Swap "concrete sidewalk" for "paved walkway" in the stretch from the line containing "Is the dog's" through the end of the records, changing nothing else. Return only those lines.

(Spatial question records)
■ ■ ■

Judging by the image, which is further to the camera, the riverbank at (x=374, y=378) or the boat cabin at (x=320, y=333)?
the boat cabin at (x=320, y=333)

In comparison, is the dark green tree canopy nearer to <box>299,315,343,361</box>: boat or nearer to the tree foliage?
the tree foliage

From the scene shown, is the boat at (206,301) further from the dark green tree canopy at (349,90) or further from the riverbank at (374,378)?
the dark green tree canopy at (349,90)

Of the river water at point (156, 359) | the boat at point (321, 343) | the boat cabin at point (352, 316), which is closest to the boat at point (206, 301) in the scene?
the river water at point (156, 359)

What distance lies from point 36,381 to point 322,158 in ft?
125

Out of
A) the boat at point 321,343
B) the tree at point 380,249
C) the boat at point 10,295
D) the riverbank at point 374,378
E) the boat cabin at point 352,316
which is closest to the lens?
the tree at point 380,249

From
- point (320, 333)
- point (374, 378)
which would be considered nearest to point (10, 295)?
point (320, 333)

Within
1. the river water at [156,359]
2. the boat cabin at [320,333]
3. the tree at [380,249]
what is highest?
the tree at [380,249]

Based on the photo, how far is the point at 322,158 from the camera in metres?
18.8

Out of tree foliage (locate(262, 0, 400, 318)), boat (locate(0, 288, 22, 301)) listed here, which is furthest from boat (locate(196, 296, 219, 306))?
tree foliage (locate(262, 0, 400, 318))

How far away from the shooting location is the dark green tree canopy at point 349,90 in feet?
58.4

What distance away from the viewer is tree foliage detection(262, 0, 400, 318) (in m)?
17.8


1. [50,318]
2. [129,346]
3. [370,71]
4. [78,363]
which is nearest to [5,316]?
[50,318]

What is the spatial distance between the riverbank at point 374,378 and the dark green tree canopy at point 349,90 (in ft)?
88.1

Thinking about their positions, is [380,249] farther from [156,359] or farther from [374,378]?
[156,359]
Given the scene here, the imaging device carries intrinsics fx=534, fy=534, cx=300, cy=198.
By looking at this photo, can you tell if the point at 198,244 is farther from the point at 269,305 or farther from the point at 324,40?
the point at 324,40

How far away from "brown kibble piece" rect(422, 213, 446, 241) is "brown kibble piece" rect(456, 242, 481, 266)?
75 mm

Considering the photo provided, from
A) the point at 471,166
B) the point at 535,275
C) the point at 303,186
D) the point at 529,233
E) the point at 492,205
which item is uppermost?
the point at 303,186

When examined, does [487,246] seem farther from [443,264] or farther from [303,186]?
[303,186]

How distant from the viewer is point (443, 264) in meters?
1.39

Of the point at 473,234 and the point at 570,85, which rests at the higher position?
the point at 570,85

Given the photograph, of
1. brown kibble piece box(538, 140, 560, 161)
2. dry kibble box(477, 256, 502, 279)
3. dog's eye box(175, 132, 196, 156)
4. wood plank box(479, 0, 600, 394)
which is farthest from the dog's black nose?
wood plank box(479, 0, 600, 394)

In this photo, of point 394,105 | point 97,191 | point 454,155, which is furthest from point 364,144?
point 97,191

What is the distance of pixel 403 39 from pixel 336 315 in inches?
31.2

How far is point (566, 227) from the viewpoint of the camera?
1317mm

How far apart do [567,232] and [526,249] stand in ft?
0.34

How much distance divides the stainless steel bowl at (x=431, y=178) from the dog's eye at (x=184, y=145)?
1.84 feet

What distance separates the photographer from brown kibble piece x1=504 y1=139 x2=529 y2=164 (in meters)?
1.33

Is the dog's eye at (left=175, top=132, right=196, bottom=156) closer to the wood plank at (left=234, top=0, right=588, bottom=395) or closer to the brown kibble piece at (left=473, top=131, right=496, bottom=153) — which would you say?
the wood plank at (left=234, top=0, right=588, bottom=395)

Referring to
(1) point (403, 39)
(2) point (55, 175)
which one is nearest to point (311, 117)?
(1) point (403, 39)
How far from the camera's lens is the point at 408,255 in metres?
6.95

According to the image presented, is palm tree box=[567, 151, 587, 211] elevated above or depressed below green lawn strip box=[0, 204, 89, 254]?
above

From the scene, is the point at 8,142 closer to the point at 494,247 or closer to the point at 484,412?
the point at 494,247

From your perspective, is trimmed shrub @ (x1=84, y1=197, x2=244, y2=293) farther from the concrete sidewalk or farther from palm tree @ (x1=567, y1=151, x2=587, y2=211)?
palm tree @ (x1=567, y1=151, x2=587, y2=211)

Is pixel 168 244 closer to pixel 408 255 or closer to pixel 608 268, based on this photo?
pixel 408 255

■ ■ ■

Result of this exercise –
Is the dog's eye at (left=175, top=132, right=196, bottom=156) closer to the wood plank at (left=234, top=0, right=588, bottom=395) or closer to the brown kibble piece at (left=473, top=131, right=496, bottom=153) — which would you say?
the wood plank at (left=234, top=0, right=588, bottom=395)

Referring to
(1) point (403, 39)
(2) point (55, 175)
which one is nearest to point (311, 117)?
(1) point (403, 39)
How far from the camera's lens is the point at 408,255 in metres?
6.95

According to the image presented, is palm tree box=[567, 151, 587, 211] elevated above or depressed below green lawn strip box=[0, 204, 89, 254]?
above

From the scene, is the point at 8,142 closer to the point at 494,247 or closer to the point at 484,412?
the point at 494,247

From your perspective, is trimmed shrub @ (x1=84, y1=197, x2=244, y2=293) farther from the paved walkway or farther from palm tree @ (x1=567, y1=151, x2=587, y2=211)?
palm tree @ (x1=567, y1=151, x2=587, y2=211)

Is pixel 168 244 closer to pixel 408 255 or closer to pixel 608 268, based on this photo?
pixel 408 255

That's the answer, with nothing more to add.